Do this: Gather every line that contains the word "gravel" and copy each one.

[Records of scene-based questions]
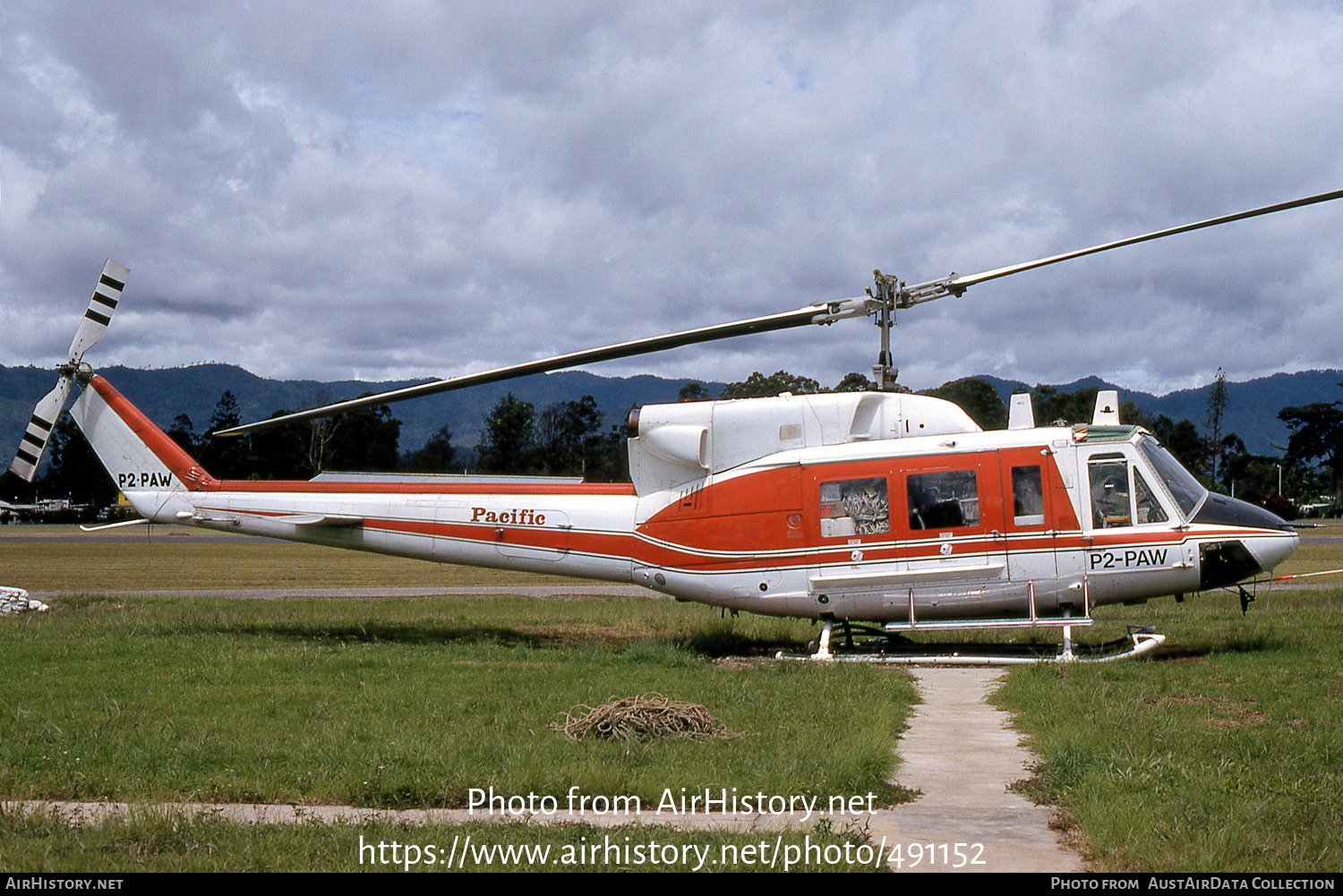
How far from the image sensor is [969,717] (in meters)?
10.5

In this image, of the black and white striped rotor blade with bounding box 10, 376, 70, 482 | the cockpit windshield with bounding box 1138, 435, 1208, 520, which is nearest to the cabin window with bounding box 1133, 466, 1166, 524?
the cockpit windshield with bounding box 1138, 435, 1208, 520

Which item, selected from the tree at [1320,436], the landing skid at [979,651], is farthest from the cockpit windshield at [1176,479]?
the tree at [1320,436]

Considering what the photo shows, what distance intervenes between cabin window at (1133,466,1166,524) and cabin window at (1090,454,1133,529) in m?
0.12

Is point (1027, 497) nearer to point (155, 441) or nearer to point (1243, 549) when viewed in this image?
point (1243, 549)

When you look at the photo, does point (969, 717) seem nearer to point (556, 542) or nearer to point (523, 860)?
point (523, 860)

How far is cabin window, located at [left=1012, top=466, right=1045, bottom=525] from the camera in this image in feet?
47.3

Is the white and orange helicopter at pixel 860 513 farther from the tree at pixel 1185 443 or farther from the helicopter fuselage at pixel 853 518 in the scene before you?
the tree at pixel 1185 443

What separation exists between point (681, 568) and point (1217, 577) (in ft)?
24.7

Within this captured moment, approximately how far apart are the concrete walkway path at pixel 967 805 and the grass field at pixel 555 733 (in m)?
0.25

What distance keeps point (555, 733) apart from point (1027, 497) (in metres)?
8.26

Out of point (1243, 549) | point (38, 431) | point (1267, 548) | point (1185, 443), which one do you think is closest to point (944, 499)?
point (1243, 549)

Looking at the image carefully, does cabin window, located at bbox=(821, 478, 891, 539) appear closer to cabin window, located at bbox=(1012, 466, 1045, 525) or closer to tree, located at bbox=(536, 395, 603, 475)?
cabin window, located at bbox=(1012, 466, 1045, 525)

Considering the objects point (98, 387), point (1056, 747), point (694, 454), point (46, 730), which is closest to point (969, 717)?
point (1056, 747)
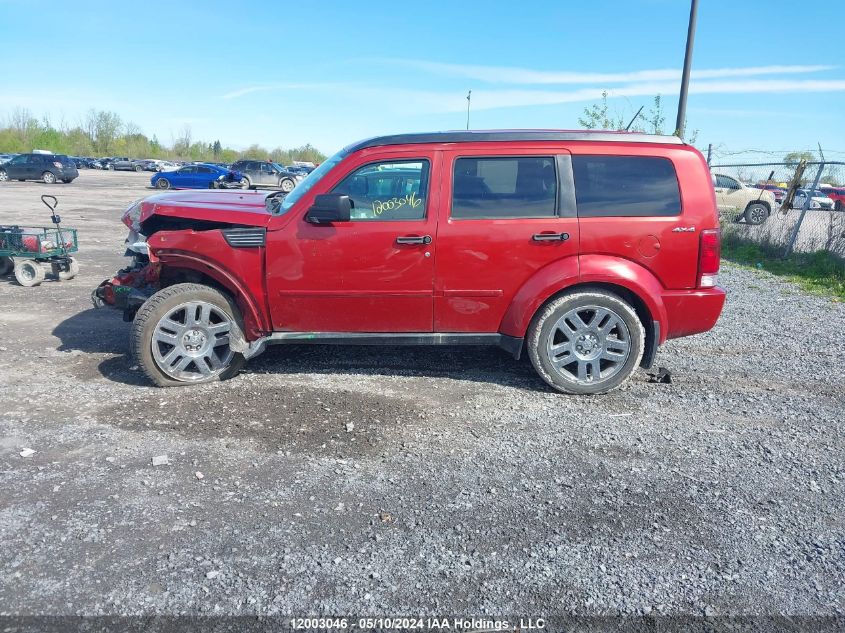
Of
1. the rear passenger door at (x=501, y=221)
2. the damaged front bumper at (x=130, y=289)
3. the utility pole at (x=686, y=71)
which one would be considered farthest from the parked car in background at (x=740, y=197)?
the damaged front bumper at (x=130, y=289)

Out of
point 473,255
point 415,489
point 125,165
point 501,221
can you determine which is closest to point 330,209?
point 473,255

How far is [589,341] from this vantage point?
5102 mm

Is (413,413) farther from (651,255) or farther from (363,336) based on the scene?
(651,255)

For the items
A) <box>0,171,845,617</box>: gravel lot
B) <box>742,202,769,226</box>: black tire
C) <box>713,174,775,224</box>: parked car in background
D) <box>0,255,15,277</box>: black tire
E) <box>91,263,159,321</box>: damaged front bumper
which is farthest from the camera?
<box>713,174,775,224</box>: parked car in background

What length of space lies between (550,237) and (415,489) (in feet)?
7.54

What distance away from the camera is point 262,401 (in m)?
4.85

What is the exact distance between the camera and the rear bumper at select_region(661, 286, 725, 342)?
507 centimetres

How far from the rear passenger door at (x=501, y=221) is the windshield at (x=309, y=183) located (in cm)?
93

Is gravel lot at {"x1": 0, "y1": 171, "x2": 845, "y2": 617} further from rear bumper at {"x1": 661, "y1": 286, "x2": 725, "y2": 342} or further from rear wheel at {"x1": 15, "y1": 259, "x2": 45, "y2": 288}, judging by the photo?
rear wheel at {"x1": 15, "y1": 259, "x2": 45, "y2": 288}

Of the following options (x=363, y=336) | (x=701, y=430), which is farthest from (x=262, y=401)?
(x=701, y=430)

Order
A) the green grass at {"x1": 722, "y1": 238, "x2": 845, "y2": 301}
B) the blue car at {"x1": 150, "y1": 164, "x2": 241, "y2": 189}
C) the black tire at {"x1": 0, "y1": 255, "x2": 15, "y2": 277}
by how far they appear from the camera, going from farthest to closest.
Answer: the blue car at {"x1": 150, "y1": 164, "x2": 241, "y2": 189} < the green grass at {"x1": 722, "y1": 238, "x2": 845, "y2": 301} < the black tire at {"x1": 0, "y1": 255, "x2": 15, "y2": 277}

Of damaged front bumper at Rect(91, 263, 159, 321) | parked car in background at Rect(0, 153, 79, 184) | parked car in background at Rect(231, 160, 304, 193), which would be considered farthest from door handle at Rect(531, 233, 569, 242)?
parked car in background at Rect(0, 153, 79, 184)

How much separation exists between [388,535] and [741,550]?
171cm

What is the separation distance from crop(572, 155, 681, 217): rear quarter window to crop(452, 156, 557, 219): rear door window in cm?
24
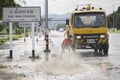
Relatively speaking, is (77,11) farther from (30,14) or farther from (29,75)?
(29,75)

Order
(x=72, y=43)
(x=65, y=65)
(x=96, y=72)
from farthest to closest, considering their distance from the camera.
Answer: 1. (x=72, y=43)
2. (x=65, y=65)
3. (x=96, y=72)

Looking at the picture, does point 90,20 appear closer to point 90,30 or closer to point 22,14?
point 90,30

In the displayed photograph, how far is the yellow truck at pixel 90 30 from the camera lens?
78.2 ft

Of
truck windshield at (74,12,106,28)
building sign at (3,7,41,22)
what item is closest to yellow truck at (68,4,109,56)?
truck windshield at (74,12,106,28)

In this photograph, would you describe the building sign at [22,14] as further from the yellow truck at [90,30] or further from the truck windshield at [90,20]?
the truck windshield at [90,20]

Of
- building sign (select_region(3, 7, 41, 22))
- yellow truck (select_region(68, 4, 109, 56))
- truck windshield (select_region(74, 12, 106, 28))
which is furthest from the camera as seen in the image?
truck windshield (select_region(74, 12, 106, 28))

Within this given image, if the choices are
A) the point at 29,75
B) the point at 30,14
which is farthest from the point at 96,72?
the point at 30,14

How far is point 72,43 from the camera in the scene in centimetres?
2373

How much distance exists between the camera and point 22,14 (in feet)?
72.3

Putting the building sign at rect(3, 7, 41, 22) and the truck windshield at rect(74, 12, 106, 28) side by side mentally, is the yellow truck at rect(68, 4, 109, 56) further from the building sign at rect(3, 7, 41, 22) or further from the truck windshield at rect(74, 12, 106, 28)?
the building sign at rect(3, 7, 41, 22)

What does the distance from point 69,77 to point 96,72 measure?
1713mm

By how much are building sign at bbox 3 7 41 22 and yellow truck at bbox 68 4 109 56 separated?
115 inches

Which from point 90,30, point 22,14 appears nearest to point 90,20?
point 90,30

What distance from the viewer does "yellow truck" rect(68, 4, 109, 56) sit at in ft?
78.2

* * *

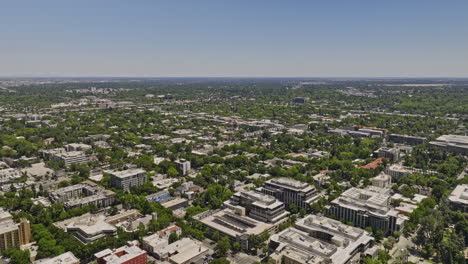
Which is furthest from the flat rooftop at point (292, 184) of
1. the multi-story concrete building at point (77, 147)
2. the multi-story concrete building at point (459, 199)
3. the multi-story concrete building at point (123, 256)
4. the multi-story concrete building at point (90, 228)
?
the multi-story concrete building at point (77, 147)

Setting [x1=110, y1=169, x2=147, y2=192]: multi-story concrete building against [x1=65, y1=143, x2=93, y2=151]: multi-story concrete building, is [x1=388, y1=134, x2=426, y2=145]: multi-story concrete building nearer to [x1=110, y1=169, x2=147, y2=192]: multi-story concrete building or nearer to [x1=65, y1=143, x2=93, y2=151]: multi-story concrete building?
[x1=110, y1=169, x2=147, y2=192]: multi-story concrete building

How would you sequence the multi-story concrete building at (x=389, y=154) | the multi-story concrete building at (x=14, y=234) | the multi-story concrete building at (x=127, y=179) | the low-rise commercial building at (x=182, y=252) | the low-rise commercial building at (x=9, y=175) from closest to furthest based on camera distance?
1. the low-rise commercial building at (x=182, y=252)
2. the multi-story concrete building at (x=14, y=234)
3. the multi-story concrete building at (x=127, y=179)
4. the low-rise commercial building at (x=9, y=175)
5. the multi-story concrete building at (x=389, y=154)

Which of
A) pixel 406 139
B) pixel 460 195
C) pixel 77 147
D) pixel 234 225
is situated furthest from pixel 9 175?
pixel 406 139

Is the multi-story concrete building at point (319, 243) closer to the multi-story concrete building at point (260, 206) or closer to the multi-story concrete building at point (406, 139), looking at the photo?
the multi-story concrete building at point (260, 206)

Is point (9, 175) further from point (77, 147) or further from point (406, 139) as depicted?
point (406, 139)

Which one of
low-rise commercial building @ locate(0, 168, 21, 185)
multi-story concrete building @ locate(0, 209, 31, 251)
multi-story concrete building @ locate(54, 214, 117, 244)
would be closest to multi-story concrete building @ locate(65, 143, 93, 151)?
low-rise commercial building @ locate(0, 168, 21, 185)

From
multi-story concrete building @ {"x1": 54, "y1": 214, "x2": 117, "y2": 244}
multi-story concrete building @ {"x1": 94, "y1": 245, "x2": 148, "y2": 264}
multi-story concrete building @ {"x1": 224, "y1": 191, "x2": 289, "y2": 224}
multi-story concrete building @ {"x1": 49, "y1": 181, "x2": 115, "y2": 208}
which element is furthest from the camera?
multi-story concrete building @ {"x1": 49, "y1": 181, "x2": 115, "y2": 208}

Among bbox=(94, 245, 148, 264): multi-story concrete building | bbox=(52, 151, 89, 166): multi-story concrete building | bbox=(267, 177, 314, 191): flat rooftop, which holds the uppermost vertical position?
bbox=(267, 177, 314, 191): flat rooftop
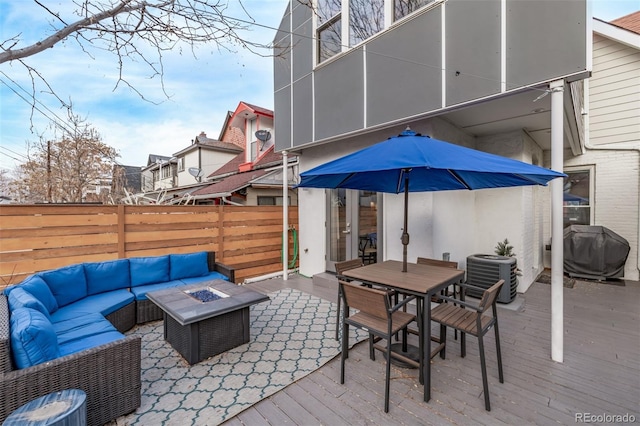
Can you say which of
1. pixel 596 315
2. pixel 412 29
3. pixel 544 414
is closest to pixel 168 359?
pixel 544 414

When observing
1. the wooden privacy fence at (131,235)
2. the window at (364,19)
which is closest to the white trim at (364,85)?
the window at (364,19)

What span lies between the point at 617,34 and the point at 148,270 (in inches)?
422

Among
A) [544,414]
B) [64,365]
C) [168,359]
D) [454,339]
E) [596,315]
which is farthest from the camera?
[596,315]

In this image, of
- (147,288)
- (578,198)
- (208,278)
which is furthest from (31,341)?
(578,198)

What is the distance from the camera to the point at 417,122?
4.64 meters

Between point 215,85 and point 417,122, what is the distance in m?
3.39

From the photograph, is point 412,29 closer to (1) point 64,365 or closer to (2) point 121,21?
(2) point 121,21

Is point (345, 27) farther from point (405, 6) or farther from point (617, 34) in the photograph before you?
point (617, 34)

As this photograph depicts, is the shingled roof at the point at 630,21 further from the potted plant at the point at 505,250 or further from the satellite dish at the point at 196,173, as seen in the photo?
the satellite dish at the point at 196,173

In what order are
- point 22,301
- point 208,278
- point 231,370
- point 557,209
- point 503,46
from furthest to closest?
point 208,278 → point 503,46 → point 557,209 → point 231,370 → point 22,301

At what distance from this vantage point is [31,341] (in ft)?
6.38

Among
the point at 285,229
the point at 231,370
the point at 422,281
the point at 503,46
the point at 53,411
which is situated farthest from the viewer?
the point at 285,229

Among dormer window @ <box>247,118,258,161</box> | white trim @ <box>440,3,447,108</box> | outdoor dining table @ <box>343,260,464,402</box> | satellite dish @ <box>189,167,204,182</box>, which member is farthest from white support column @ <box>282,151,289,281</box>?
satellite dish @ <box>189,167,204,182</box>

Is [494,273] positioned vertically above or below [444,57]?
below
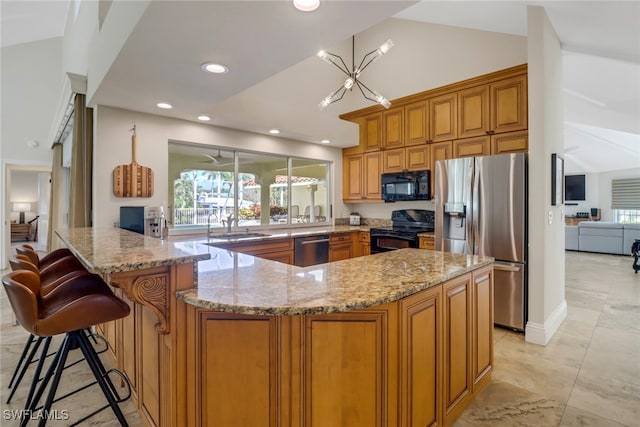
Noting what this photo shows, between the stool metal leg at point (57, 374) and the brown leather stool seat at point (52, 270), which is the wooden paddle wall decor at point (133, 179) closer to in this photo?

--

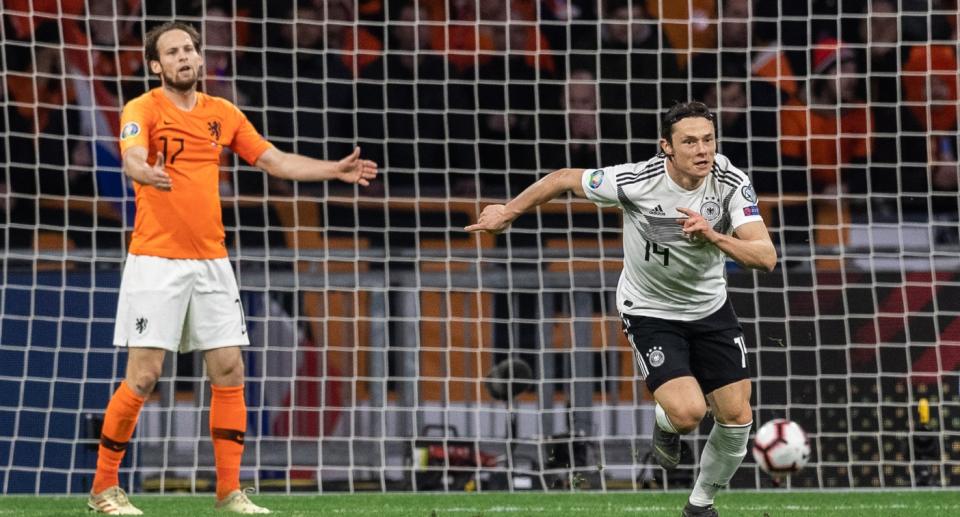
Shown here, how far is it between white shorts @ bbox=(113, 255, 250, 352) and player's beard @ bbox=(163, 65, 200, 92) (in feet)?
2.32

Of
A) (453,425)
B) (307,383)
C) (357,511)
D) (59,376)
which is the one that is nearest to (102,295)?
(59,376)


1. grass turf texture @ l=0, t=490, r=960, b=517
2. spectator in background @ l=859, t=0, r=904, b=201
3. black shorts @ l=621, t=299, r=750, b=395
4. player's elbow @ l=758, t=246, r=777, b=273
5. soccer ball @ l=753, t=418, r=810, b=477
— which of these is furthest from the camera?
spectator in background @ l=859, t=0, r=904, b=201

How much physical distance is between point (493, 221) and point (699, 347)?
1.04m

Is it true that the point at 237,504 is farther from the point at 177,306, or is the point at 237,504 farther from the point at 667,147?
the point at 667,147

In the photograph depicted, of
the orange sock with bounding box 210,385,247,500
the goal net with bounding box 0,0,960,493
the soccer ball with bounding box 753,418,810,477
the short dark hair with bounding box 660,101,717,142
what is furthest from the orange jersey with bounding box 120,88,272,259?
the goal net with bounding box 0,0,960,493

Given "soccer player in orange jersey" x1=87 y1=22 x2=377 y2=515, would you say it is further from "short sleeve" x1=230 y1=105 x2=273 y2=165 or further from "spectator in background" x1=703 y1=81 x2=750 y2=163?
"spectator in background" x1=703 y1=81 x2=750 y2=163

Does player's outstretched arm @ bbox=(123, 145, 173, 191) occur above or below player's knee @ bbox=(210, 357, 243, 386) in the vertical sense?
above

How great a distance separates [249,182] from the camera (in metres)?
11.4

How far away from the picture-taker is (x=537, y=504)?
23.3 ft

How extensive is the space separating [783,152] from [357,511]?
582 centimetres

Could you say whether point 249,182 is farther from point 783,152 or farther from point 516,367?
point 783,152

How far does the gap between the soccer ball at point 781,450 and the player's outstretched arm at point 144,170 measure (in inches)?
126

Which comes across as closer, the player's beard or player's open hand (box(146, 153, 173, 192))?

Solution:
A) <box>0,171,845,617</box>: gravel lot
Is gravel lot at {"x1": 0, "y1": 171, "x2": 845, "y2": 617} further from rear bumper at {"x1": 661, "y1": 286, "x2": 725, "y2": 342} or further from rear wheel at {"x1": 15, "y1": 259, "x2": 45, "y2": 288}, judging by the photo?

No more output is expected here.